Lloyd calls for “federal regulations over commercial broadcast and cable programs regarding political advertising and commentary, educational programs for children” and even “the number of commercials” they can run, while the Founders solemnly declared that “Congress shall make no law” abridging the freedom of speech.
Lloyd advocates a government-run “public” media that would force you to support through taxes ideas you may oppose, while the Founders recognized the individual’s freedom of conscience, which includes the right not to support views you object to.
The most Lloyd can dig up to substantiate his claim that a sprawling “public” press and crippling restrictions on the private press are consistent with the Founders’ ideals is an obscure 1792 act that reduced postal shipping rates for newspapers. According to Lloyd, the Founders’ “advocacy of the Postal Act of 1792 put communication service and a subsidy for political discourse at the center of our republic.”

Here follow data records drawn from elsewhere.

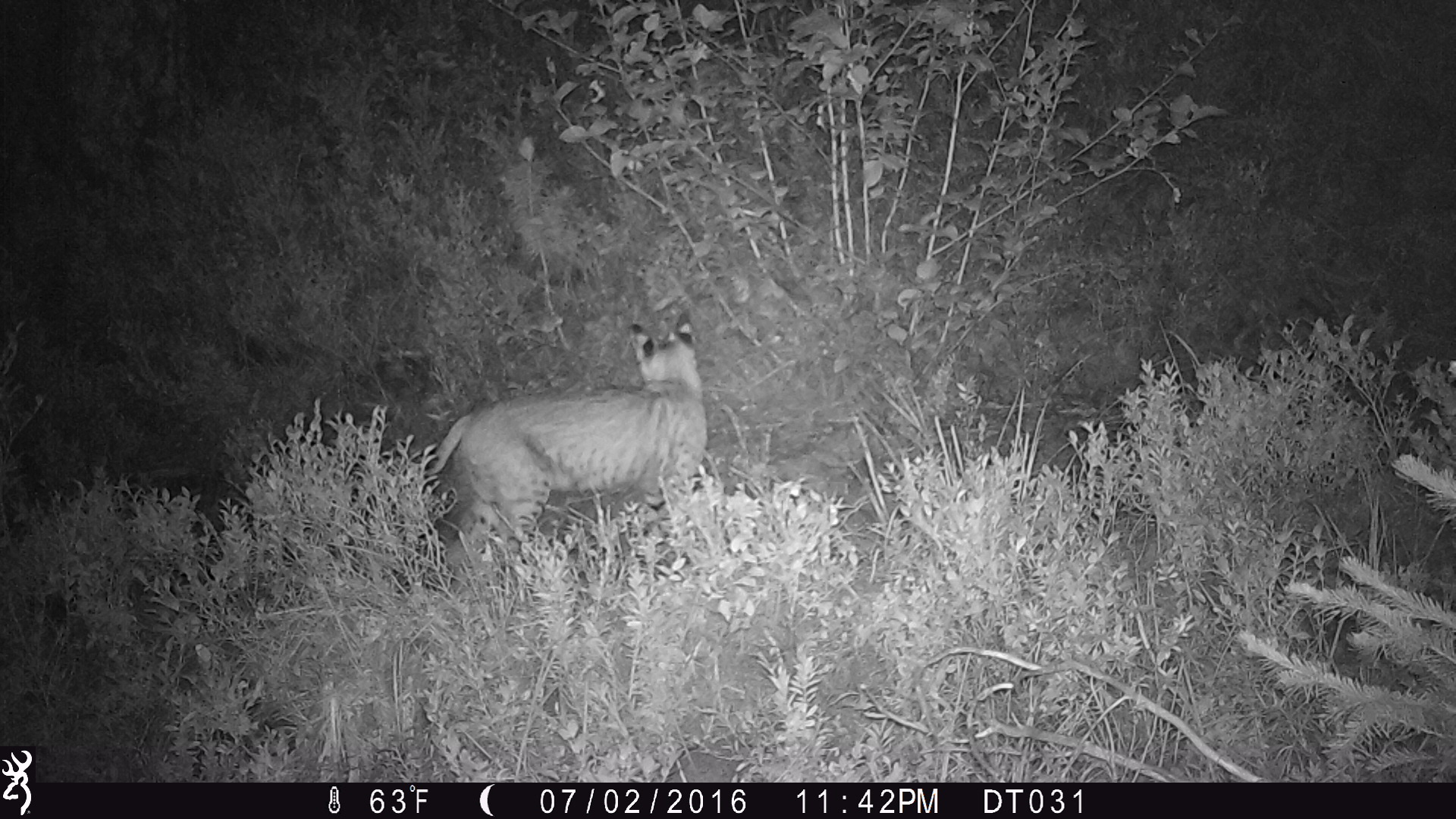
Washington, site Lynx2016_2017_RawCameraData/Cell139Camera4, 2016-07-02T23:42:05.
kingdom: Animalia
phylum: Chordata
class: Mammalia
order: Carnivora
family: Felidae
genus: Lynx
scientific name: Lynx rufus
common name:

It was not a subsidy but freedom that the Founders put at the center of our republic. Even if we grant Lloyd that the Founders supported the Postal Act because they saw a modest role for government in promoting the spread of news, an objective assessment of such support would have to conclude that it contradicts their fundamental commitment to a free press. The reporting of news must be left to the voluntary actions of private individuals — any news subsidy inevitably sets the stage for government control of the press (just observe Washington’s intrusion into the affairs of today’s bailout recipients).
At the deepest level, Lloyd’s is an act of moral embezzlement. He is using what is at most a minor inconsistency on the part of the Founders to smash their achievement and destroy America’s free press. The FCC’s adoption of his proposals would not continue the American tradition. It would end it.